Maintain an active social media presence.

You won’t see any immediate payoff from this, but it definitely pays off in the long run. As people are discovering your blog if they stick around they may check out one of more of your social media platforms. But just because they have looked at all of your platforms doesn’t mean that they will follow all of them, they will pick and choose. I use Instagram, Twitter, Pinterest, and a Facebook page for my blog and typically people will only follow one of those of the four. If your readers are depending on a Twitter update to check out your new posts, but you only update your Facebook page, you are missing out on having active readers that want to stick around and potential page views. So something to keep in mind is only using social media platforms for your blog that you know you can keep up with.

Have a nice, clean blog design.

When a new reader comes to your blog, they make a decision as to whether or not they want to stick around and read within 10 seconds. Yes, 10 seconds. So you want to give them the nicest, cleanest looking, best first impression that you possibly can. I like to keep my “above the fold” section as clean and pleasant to eye as I possibly can. “Above the fold” is a term that means what you see when you first pull up a page. My personal above the fold is my header, menu bar, “about me”, and my most recent posts title. I have a clean, pretty design (or at least I think it is clean and pretty) that I hope is welcoming to my readers that will immediately allow them to see what my site is about and learn a little bit more about me.

Post consistently.
────────────────
Continue the blog-growing tips from their last heading, "Post consistently." The rows after this text have nothing to do with it.
────────────────
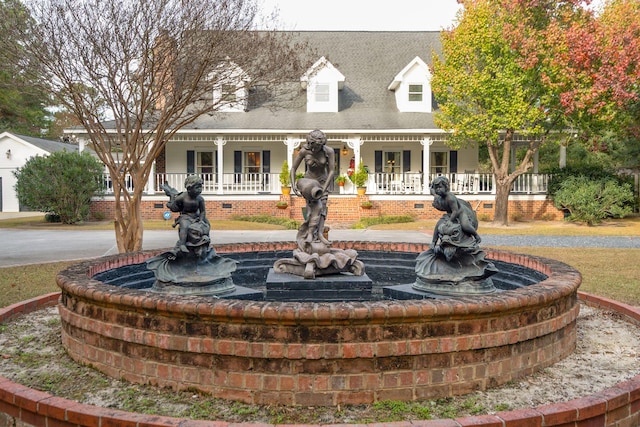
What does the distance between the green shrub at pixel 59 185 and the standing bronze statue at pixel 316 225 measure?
19.1 meters

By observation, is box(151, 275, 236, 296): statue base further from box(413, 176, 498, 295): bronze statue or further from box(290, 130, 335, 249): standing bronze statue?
box(413, 176, 498, 295): bronze statue

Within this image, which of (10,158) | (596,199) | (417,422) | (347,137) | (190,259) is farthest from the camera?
(10,158)

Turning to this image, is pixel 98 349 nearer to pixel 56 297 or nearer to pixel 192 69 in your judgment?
pixel 56 297

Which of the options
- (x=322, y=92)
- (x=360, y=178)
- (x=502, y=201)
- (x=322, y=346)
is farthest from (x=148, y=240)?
(x=502, y=201)

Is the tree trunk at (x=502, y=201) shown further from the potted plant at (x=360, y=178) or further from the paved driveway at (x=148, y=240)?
the potted plant at (x=360, y=178)

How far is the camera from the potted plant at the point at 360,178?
23875mm

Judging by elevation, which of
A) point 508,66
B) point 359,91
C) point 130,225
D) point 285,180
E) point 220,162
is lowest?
point 130,225

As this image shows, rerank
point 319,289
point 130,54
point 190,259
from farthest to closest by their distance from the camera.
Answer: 1. point 130,54
2. point 319,289
3. point 190,259

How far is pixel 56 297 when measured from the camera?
736 centimetres

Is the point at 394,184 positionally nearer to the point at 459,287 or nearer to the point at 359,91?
the point at 359,91

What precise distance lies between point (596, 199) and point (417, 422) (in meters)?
22.0

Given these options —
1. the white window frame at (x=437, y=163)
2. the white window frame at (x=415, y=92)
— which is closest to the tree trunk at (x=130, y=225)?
the white window frame at (x=415, y=92)

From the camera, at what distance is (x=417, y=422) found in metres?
3.36

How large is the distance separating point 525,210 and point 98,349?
23.8m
────────────────
**Task result:**
The biggest mistake the new bloggers make is not posting regularly. Statistics actually show that you will see a better reader following and more page views if you publish at least three times a week because it will define you as an “active website” to search engines. I highly recommend that if you are a new blogger write and schedule 3-5 posts so that you can start having content up consistently. If you currently an active blogger I highly recommend writing and scheduling your posts at least a week in advance and also have 2-5 posts ready to publish in your dashboard for when things get busy. As a college student I plan when I will write and stash up blog posts based around when I have tests and finals. Since typically I have tests for all of my classes the last week of each month, I know that I won’t have the time to write posts that week, so I will plan ahead and schedule posts for that week and the Monday after so I’m not in a rush to get new content up after my tests are over.

Comment on other blogs, reply to your comments, and follow other bloggers on Facebook/Instagram/Twitter/Pinterest.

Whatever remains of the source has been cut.